Below we have translated into rhymed English verse the famous al-Qaṣīdah al-Nūniyyah of the illustrious Iraqi scholar and poet Shaykh Aḥmad al-Wā’ilī (d. 2003, may Allah have mercy on him) extolling the pristine faḍā’il of Imām ‘Alī (as). In congruence with his elegant and clear style, al-Wā’ilī simply entitled his composition “Ilā Abī Turāb” (To Abū Turāb). On the upcoming auspicious occasion of ‘Eid al-Ghadīr, we devote this humble translation to our blessed first Imām (as).

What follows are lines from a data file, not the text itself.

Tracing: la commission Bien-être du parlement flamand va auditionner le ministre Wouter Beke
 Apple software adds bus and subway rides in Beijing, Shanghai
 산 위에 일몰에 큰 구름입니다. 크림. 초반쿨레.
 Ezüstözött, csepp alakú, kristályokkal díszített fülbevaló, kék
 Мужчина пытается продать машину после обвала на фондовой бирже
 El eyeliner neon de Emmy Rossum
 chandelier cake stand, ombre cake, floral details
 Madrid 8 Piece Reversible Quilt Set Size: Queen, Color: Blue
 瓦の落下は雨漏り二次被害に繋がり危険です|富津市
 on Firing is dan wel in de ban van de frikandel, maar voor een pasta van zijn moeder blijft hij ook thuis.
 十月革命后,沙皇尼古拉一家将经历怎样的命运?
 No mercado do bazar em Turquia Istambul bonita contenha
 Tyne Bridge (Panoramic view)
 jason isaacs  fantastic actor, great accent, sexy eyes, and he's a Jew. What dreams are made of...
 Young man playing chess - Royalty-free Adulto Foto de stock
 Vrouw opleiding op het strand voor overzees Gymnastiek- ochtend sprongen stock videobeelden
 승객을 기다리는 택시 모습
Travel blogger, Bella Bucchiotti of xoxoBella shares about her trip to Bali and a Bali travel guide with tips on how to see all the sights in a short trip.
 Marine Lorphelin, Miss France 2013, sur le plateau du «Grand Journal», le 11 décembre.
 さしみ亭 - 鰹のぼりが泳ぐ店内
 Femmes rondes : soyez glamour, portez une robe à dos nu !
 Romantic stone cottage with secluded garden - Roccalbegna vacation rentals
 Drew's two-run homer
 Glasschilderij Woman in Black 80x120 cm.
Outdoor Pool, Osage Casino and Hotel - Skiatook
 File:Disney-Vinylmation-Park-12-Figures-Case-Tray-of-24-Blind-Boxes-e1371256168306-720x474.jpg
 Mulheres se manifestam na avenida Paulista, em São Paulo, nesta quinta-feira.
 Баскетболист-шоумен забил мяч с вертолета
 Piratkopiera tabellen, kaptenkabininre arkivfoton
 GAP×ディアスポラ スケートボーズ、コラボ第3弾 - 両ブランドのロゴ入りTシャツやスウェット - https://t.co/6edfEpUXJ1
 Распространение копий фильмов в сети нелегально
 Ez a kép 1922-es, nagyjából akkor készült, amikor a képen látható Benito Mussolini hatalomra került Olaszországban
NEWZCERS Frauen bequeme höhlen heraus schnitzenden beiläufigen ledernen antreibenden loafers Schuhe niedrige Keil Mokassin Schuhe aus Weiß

As al-Wā’ilī was an impeccable scholar, his poem contains many allusions to the religious literature, which we have tried to generally underscore via furnishing the translation with relevant footnotes to scholarly references.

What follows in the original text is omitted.